Haïti-Économie : La prise de valeur de la gourde : effet de l’injection de la BRH ou arrêt momentané de la spéculation?
La Banque de la République d’Haïti a promis, le 21 août dernier, d’injecter 150 millions de dollars sur le marché des changes pour essayer de contenir la hausse du billet vert. Depuis lors, la monnaie américaine ne cesse de chuter.
Entretemps, des leaders politiques mènent une lutte acharnée contre les banques commerciales. De nombreuses manifestations sont organisées contre les banques, qui selon les protestataires sont responsables de la spéculation.
Une situation qui remet en doute l’effet de l’injection de la BRH. En tenant compte des fondamentaux économiques, plus d’un se demande si l’augmentation de l’offre du dollar a provoqué la dévalorisation du billet vert . D’autres s’interroge sur l’effet de la pression populaire sur la spéculation.
Dans une interview accordée à notre rédaction, le docteur en économie Patrick Junior SYLVAIN estime que ce ne sont pas les fondamentaux économiques qui déterminent le taux de change en Haïti. Les activités de change représentent les principales sources de revenus des banques commerciales haïtiennes. « Avec une augmentation de 3 gourdes sur un dollar, les banques peuvent gagner 9 millions de gourdes par jour s’ils vendent 3 millions de dollars » explique Dr Sylvain . Selon lui, la spéculation est bien réelle dans l’économie haïtienne.
※ ※ ※
## Consignes à suivre
A. Résumez en deux phrases l'article sur la prise de valeur de la gourde.
B. Reprenez l'article sur la prise de valeur de la gourde après sa dernière phrase et poursuivez-le.
Les lignes présentées ensuite sont tirées d'une autre source que l'article.
※ ※ ※
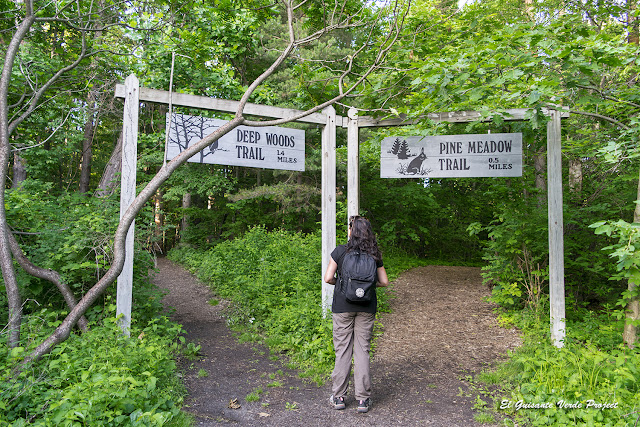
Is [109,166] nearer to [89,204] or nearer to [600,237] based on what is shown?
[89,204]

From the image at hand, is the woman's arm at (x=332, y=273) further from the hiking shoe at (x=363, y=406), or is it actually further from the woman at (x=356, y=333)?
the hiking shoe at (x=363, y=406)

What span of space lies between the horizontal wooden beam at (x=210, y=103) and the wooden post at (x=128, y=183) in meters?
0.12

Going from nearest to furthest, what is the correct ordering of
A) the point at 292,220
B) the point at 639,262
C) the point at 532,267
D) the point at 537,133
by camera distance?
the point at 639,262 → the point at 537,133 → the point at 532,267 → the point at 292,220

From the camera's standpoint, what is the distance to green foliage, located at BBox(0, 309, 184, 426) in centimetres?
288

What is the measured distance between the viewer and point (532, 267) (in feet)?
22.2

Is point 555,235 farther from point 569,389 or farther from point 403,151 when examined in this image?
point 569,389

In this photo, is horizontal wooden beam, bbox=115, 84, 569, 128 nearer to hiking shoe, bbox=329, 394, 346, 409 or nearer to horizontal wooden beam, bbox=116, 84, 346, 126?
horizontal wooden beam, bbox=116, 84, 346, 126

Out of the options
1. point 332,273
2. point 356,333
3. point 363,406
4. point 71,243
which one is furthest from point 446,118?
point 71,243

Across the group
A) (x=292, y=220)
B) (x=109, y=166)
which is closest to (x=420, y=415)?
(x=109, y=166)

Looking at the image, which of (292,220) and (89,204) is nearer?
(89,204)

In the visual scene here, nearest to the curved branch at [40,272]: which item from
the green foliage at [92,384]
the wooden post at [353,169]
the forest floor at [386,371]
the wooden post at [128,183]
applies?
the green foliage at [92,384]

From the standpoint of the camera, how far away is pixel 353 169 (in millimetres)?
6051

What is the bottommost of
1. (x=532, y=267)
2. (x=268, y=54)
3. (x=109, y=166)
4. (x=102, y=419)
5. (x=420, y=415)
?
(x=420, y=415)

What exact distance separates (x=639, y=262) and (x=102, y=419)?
※ ※ ※
## Corrigé de l'exercice
A. Depuis que la Banque de la République d'Haïti a promis, le 21 août, d'injecter 150 millions de dollars sur le marché des changes, la monnaie américaine ne cesse de chuter, tandis que des leaders politiques luttent contre les banques commerciales, que des manifestants tiennent pour responsables de la spéculation. Selon l'économiste Patrick Junior Sylvain, ce ne sont pas les fondamentaux économiques qui déterminent le taux de change en Haïti, les activités de change sont la principale source de revenus des banques et la spéculation est bien réelle.

B.
Par ailleurs, le professeur en économie du développement ne nie pas que l’injection de la banque centrale à un impact direct sur le taux de change. « Une fois que la quantité du dollar augmente sur le marché des changes, sa valeur diminue. Mais après un certain temps, le dollar va repartir à la hausse », a-t-il fait savoir.
La dépréciation de la gourde, un problème complexe dans l’économie haïtienne
Au-delà des problèmes de la sous-production et de la spéculation, de nombreux autres s’ajoutent. À travers des prêts effectués à la Banque mondiale et au le Fonds monétaire international (FMI), l’État haïtien participe dans la dévalorisation de la monnaie nationale. Pour octroyer ces prêts de nombreuses restrictions sont faites. « La banque mondiale et le FMI à travers la division internationale du travail font obligation au pays de se spécialiser dans la sous-traitance et dans le tourisme. Ces deux secteurs ne peuvent pas satisfaire la demande de dollars dans l’économie » explique le professeur.
Serlon Dr Sylvain , la décision de payer les transferts en gourdes ne fait qu’aggraver la situation. Les autorités ont choisi de renforcer un oligopole. « Cette mesure rend le dollar de plus en plus rare, puisqu’il est rare, il prend de la valeur », explique-t’il.
Le taux de change n’est pas une maladie incurable
Depuis plusieurs années, le pays connaît des crises récurrentes tant sur le plan économique que politique. Les souffrances de la population sont intenables. Mais pour l’économiste Patrick Sylvain, on peut redresser la barre.
M. SYLVAIN propose des solutions à deux niveaux. Les gouvernements doivent investir dans la production nationale et mettre un terme à l’insécurité. La banque centrale doit agir pour casser la chaîne de la spéculation, poursuit l’économiste.
« D’abord toutes les transactions sur le territoire national doivent être effectuées en gourdes. Puis les banques commerciales doivent servir d’intermédiaires de la BRH dans les questions de change. À ce moment-là, la BRH aura un contrôle direct sur le marché des changes » a-t-il répondu.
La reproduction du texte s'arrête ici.